Ellos se adelantaron, yo prefiero quedarme atrás; observo a mi alrededor, hay tantas tumbas en ese panteón que la mirada se pierde en el horizonte y las cruces parecen extenderse por siempre. Me llega a la mente mi abuelo, no sé exactamente por qué, quizás es la distancia, quizás los motivos del viaje, quizás sólo el panorama que por un momento pareciera desesperanzador porque tarde o temprano también moriré o quizás por todo lo que estoy viviendo tan de repente, pues pasar de un lugar monótono a todo esto, pareciera que a veces se necesita un aire, un buen respiro para digerir tantas cosas.

Ya me habían tomado ventaja, pero sólo tuve que acelerar un poco el paso para alcanzarlos donde habíamos encontrado al anciano a la entrada.

—No te preocupes de palas, yo ahí tengo. —con la palma derecha tomo el rostro de Don Bryan de un pómulo y dándole palmaditas— Tan joven que eres, ¿por qué te mueres? —la voz se le quebraba— ¿Por qué te mueres? ¿No seas así? Prométeme una cosa. ¿Si vez a la muerte, dile que se acuerde de mí? Le dices que ya me lleve. No, mejor aún; tú ven por mí. Acuérdate de este viejo. —secándose abundantes lágrimas nuevamente se recargo en la piedra donde lo encontramos y su voz sindental tomo un aire de angustia—Si vieras que para mí ya no hay nada en esta vida y la soledad, esa espantosa soledad, es una méndiga con los años, te da una de palos y ya no puedo más.

Después quedó murmurando palabras para sí, como si fuera un rezo, sonidos perdiéndose apenas salían de sus labios, quizá sólo eran murmullos lastimeros con su mirada fija en el suelo. Ya habíamos dados unos pasos, pero me regresé, partí el pan que traía y le di la mitad.

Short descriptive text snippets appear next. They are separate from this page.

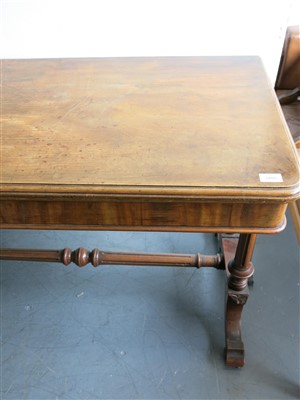 Lot 3408 - A Victorian mahogany card table, height 75cm,...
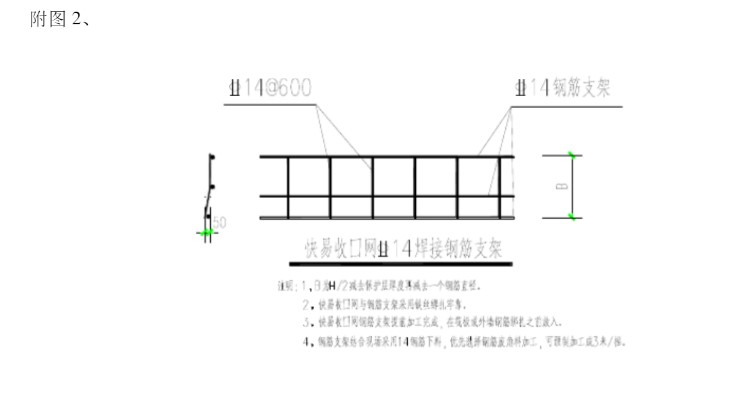 后浇带收口网施工图解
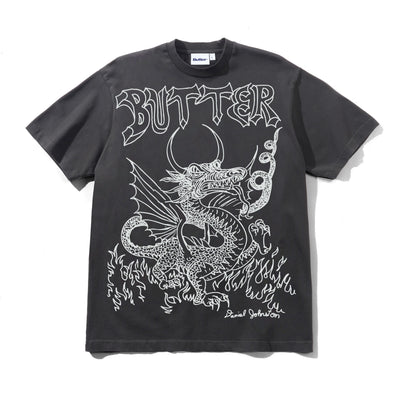 Butter Goods Dragon Tee Washed Black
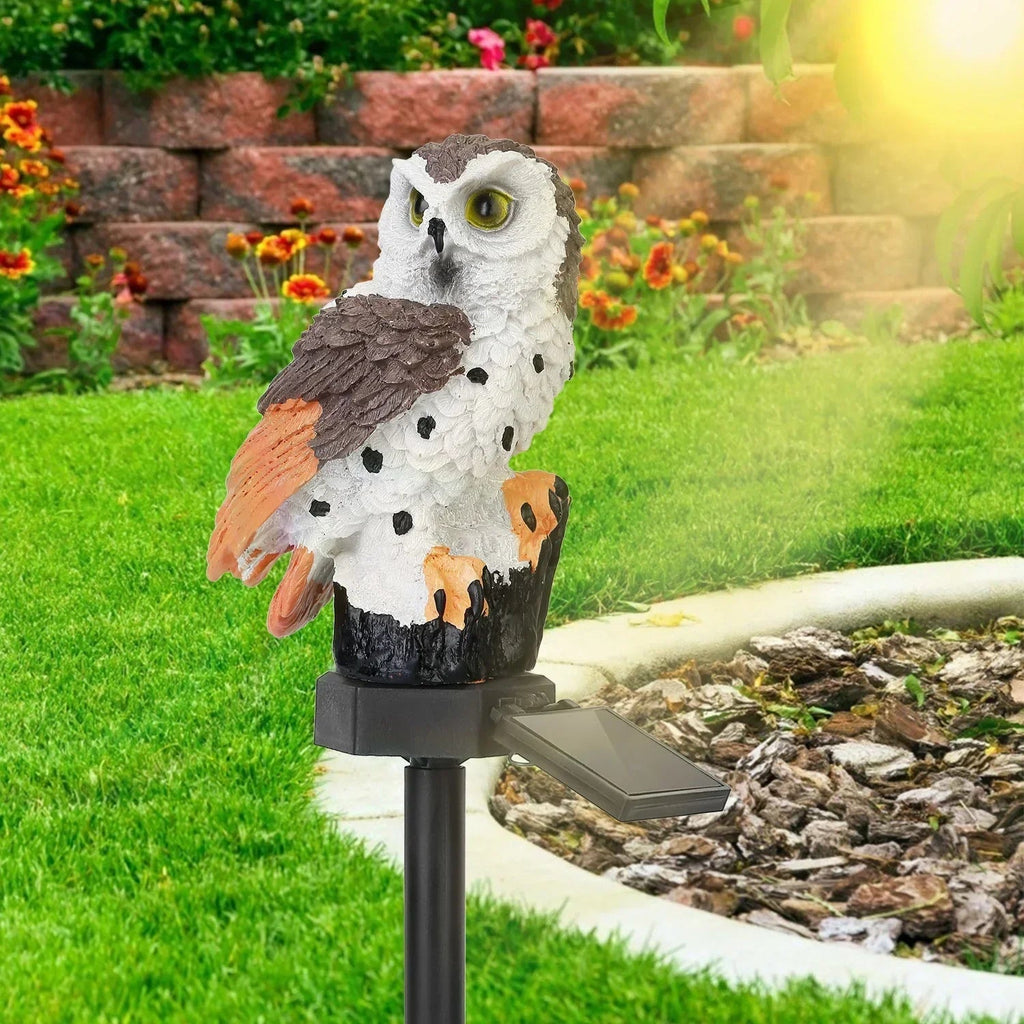 Solarleuchte Eule mit LED-Beleuchtung für Garten und Terrasse -    Zorenza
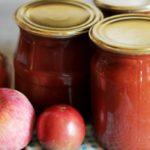 ซอสมะเขือเทศแอปเปิ้ลในขวด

Inmediatamente lo mordió mirándome, a través de esos ojos se veía una gratitud, tan grande, tan inmensa, que no pude resistir; como si una bondad infinita entrara en el lugar más sucio e impío de este mundo y lo iluminará de esplendor y magnificencia; le di la otra mitad de pan.

Retomamos nuevamente el camino hacia la ciudad, caminamos callados, quizá guardando respeto por el anciano, quizás porque ya hasta yo me estaba creyendo que de verdad don Bryan sería enterrado a primera hora el día de mañana, o porque esa mirada llena de bondad y agradecimiento calaba hondo en mis adentros.

—¡No se te olvide, me lo prometiste!—, de lejos aún nos alcanzó a gritar.